The Calabar Division of the Court of Appeal has refused to grant bail to a suspected fraudster, Scales Olatunji.

The court also in its decision delivered Friday affirmed the jurisdiction of the Federal High Court, Uyo, Akwa Ibom State, to try the defendant for fraud involving N525million.

A statement by the Economic and Financial Crimes Commission (EFCC) indicated on Monday that the ruling of the appellate court affirmed the key decisions of the lower Federal High Court in Uyo where Mr Olatunji is being prosecuted.

The trial court hearing

The EFCC had on July 2, 2019, arraigned Mr Olatunji on 45 counts of fraud involving N525million, impersonation, conspiracy and obtaining by false pretence N525m.

Mr Olatunji had pleaded “not guilty” to the charges and was remanded in the custody of the Uyo Correctional Centre.

The defendant’s lawyer on October 16, 2020 argued his bail application and challenged jurisdiction of the court to hear the entire case.

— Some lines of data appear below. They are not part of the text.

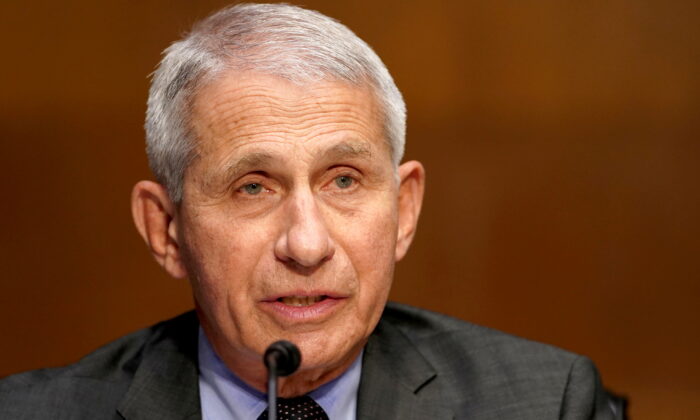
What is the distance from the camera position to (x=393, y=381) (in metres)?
2.31

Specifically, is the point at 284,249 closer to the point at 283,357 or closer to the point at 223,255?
the point at 223,255

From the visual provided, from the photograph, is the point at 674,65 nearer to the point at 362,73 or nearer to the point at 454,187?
the point at 454,187

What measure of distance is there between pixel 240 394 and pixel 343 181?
531mm

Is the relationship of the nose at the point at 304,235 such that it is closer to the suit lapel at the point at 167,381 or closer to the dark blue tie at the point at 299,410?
the dark blue tie at the point at 299,410

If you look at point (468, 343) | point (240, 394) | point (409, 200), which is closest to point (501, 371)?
point (468, 343)

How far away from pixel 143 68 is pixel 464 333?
1751 millimetres

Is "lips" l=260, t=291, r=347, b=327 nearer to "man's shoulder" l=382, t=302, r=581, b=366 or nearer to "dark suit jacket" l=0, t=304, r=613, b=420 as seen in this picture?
"dark suit jacket" l=0, t=304, r=613, b=420

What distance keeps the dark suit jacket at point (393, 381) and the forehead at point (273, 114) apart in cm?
55

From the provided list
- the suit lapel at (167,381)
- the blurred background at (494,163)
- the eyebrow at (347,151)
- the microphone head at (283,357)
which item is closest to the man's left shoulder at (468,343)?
the suit lapel at (167,381)

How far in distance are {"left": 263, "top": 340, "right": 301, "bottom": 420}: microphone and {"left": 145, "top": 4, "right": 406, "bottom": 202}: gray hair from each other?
1.83 feet

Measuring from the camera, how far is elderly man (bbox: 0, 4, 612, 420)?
201cm

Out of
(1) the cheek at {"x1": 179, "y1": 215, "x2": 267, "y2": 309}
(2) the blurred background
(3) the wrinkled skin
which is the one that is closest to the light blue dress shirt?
(3) the wrinkled skin

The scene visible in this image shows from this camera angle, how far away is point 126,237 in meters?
3.79

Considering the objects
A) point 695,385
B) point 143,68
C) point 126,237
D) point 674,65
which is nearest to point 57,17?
point 143,68
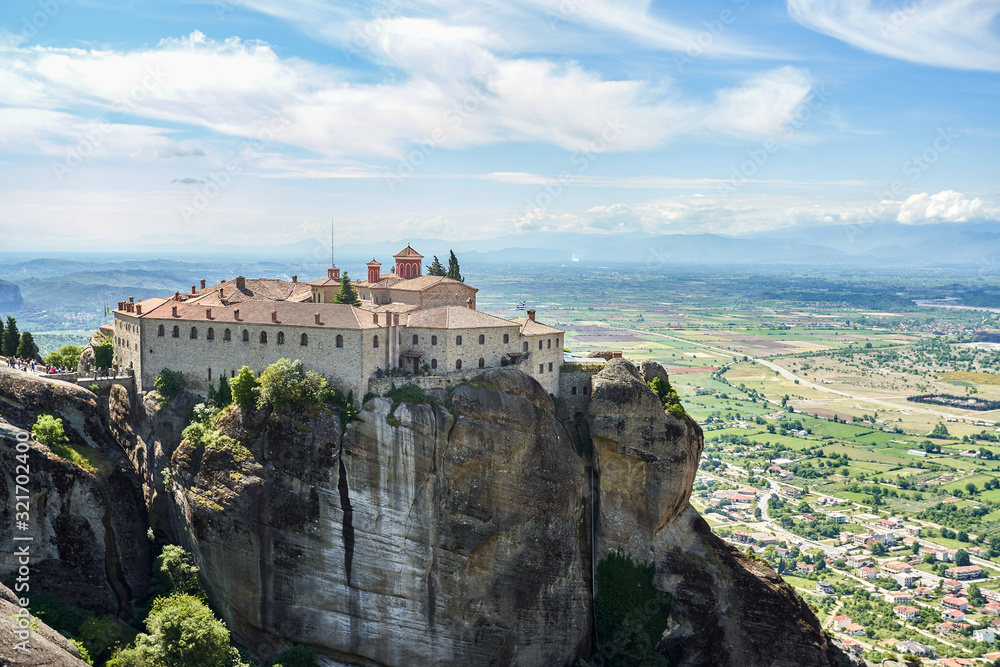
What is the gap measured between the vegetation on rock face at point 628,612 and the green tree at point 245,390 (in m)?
29.0

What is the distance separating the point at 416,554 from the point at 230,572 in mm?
13103

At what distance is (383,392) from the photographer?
6244 centimetres

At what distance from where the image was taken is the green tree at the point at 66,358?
3233 inches

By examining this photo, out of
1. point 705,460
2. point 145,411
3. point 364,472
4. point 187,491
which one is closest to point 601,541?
point 364,472

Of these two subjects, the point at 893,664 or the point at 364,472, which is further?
the point at 893,664

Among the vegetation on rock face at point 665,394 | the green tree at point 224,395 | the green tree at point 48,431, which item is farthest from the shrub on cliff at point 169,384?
the vegetation on rock face at point 665,394

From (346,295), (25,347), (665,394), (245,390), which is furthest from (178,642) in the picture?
(25,347)

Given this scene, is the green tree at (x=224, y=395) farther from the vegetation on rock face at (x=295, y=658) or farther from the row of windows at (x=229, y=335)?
the vegetation on rock face at (x=295, y=658)

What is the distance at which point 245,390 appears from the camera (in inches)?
2502

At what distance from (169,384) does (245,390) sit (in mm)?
8500

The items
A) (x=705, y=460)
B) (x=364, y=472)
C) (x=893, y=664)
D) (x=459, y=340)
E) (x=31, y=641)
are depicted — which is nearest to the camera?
(x=31, y=641)

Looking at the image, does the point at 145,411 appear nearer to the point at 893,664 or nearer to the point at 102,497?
the point at 102,497

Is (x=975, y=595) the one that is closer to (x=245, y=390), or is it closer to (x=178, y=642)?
(x=245, y=390)

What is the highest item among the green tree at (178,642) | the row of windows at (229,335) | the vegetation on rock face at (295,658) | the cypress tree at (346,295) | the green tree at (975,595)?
the cypress tree at (346,295)
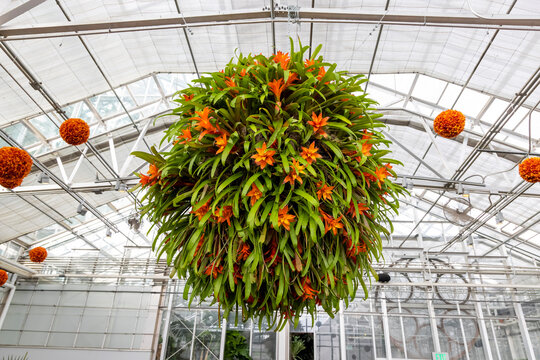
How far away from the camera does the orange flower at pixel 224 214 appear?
3.45 ft

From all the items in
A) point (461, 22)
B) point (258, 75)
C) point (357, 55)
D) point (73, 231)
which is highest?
point (357, 55)

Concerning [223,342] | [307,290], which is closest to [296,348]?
[223,342]

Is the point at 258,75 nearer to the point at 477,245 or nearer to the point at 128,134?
the point at 128,134

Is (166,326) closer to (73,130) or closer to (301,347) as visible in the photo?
(301,347)

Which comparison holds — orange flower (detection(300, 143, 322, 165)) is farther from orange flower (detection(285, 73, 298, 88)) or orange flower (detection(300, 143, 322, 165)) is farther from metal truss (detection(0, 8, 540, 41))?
metal truss (detection(0, 8, 540, 41))

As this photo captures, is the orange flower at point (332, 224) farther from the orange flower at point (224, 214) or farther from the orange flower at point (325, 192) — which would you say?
the orange flower at point (224, 214)

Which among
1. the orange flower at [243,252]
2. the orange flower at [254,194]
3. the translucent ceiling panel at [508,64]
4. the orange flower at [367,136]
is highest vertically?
the translucent ceiling panel at [508,64]

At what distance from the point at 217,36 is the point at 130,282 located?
9.03 metres

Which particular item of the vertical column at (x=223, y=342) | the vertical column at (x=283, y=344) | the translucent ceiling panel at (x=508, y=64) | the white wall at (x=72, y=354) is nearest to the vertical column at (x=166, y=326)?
the white wall at (x=72, y=354)

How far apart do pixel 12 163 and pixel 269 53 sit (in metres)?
4.22

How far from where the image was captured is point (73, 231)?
12.7 meters

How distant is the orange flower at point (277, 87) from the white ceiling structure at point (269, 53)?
2661 mm

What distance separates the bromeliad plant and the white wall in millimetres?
11147

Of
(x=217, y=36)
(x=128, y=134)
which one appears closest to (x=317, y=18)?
(x=217, y=36)
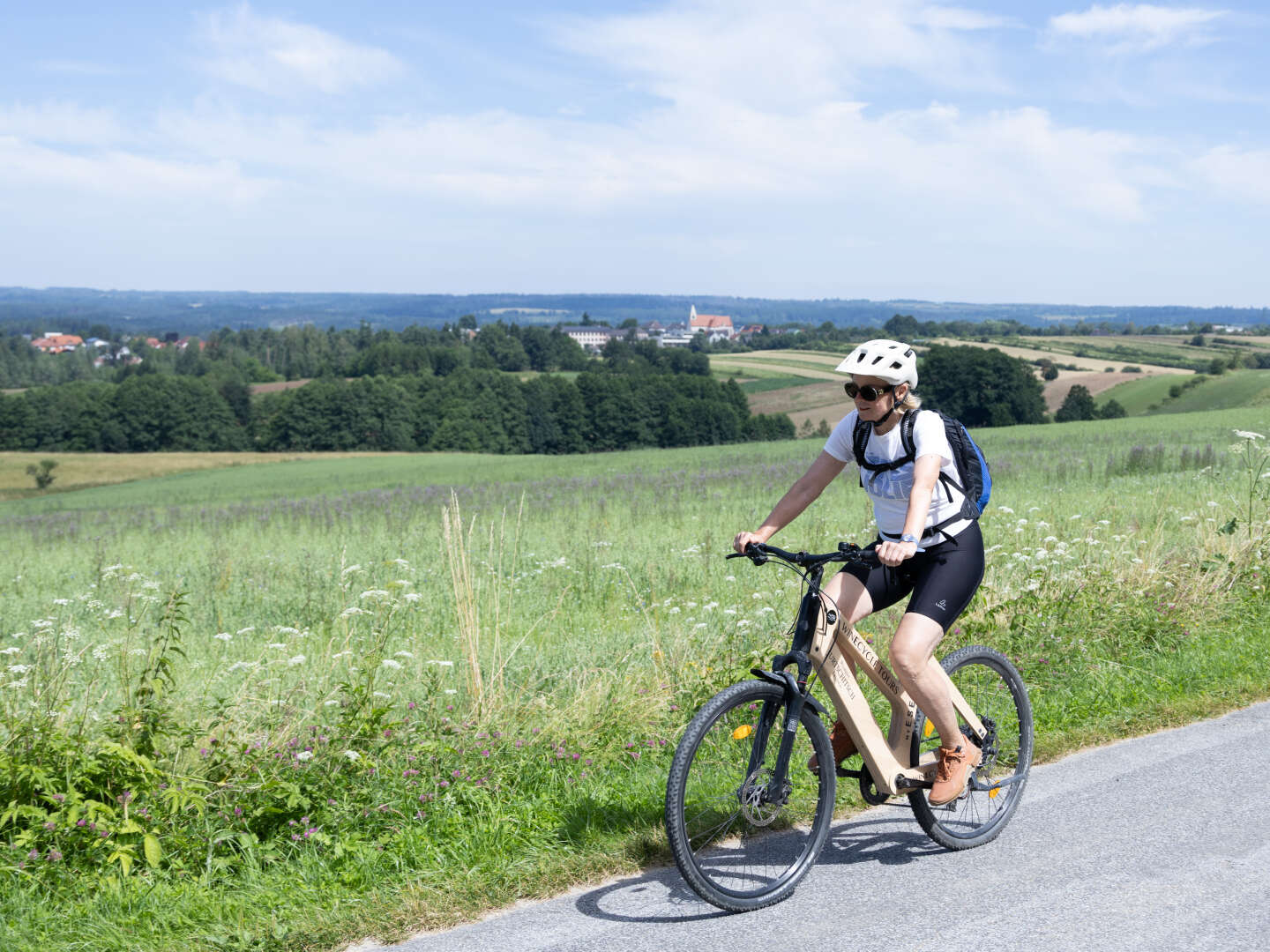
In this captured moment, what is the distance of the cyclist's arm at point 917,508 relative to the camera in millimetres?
3820

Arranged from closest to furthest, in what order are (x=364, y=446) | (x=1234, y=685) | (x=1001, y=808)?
(x=1001, y=808) < (x=1234, y=685) < (x=364, y=446)

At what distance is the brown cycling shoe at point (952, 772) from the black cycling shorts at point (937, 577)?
0.55 meters

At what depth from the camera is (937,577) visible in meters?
4.15

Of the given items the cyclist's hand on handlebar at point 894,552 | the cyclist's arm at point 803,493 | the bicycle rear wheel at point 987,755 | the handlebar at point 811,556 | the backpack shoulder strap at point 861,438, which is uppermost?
the backpack shoulder strap at point 861,438

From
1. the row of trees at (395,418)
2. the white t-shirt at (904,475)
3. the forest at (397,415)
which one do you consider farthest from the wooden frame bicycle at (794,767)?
the row of trees at (395,418)

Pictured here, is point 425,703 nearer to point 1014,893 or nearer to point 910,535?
point 910,535

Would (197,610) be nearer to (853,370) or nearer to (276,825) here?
(276,825)

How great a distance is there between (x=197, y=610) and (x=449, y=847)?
24.3 ft

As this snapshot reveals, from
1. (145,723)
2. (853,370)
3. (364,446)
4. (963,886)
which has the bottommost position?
(364,446)

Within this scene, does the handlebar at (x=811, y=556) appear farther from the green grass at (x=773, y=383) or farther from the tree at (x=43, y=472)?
the green grass at (x=773, y=383)

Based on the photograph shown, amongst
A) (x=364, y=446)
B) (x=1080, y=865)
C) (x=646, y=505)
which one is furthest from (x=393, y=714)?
(x=364, y=446)

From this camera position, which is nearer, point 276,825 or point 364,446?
point 276,825

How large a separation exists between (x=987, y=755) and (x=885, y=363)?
1.85 meters

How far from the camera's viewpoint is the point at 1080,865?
410 centimetres
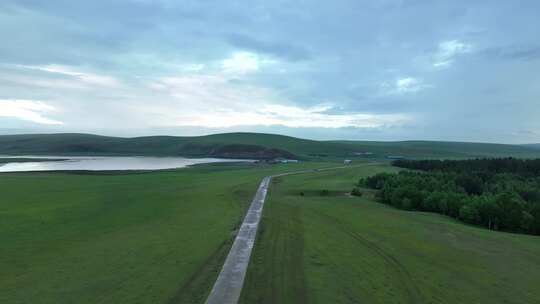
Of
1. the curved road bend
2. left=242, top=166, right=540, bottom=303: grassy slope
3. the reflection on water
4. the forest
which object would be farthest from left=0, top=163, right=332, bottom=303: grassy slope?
the reflection on water

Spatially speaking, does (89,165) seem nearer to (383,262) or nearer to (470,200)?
(470,200)

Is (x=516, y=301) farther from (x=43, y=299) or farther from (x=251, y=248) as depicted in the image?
(x=43, y=299)

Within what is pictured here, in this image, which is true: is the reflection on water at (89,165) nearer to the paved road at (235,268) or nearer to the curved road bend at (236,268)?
the curved road bend at (236,268)

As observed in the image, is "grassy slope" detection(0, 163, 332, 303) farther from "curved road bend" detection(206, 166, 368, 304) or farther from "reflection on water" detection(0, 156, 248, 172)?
"reflection on water" detection(0, 156, 248, 172)

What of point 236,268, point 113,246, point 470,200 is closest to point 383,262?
point 236,268

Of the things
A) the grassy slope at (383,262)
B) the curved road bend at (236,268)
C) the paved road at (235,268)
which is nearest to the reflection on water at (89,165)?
the curved road bend at (236,268)

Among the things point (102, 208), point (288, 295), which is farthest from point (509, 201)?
point (102, 208)

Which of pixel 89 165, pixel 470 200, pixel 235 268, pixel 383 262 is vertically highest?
pixel 89 165
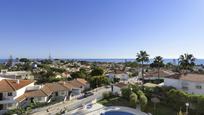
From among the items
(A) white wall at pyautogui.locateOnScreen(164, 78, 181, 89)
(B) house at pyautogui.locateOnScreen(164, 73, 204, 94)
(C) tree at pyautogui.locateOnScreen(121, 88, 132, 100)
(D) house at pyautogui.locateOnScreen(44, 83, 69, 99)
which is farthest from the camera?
(D) house at pyautogui.locateOnScreen(44, 83, 69, 99)

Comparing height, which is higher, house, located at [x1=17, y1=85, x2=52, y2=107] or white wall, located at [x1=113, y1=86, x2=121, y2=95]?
white wall, located at [x1=113, y1=86, x2=121, y2=95]

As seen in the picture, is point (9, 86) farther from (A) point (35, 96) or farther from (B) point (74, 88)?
(B) point (74, 88)

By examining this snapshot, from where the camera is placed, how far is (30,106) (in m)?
40.2

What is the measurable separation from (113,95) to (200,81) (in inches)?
695

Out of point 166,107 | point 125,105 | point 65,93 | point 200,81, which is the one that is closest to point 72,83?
point 65,93

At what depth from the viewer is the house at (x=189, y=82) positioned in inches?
1486

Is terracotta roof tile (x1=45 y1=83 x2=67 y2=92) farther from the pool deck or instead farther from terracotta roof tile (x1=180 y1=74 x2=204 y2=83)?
terracotta roof tile (x1=180 y1=74 x2=204 y2=83)

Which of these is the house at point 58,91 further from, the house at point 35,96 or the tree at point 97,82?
the tree at point 97,82

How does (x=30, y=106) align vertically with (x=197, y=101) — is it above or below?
below

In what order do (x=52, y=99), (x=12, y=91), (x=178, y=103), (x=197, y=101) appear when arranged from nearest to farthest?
1. (x=197, y=101)
2. (x=178, y=103)
3. (x=12, y=91)
4. (x=52, y=99)

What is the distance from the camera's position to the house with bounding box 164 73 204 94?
124 feet

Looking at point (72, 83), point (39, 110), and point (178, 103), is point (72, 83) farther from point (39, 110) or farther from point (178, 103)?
point (178, 103)

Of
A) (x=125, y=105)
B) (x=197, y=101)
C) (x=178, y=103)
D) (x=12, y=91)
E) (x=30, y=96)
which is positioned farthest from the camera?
(x=30, y=96)

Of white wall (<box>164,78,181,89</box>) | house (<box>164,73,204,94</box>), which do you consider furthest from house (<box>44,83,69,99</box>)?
house (<box>164,73,204,94</box>)
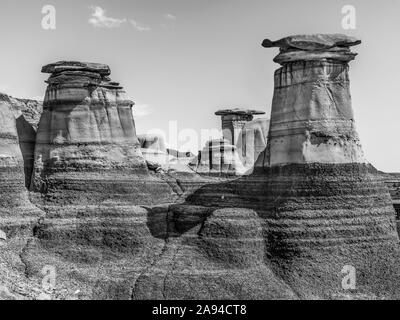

The court dismissed the applications as it held that the “applicant failed to place sufficient facts before this court to warrant the grant of his applications.”

Dissatisfied with the decisions, the lead defence counsel, Gboyega Oyewole, a Senior Advocate of Nigeria, appealed to the Court of Appeal in Calabar, Cross River State, to challenge them.

Opposing the appeals, EFCC’s lawyer, Nwandu Ukoha, urged the Court of Appeal to dismiss the appeals insisting that the appellant was flight risk.

“If bail is granted, he will never be present at his trial due to his antecedents as all his cohorts are still at large,” he argued.

Appeal Court ruling

Ruling on Friday, a three-man panel of the Court of Appeal led by Muhammed Shuaibu held that the Federal High Court in Uyo was a proper venue for the trial of the appellant.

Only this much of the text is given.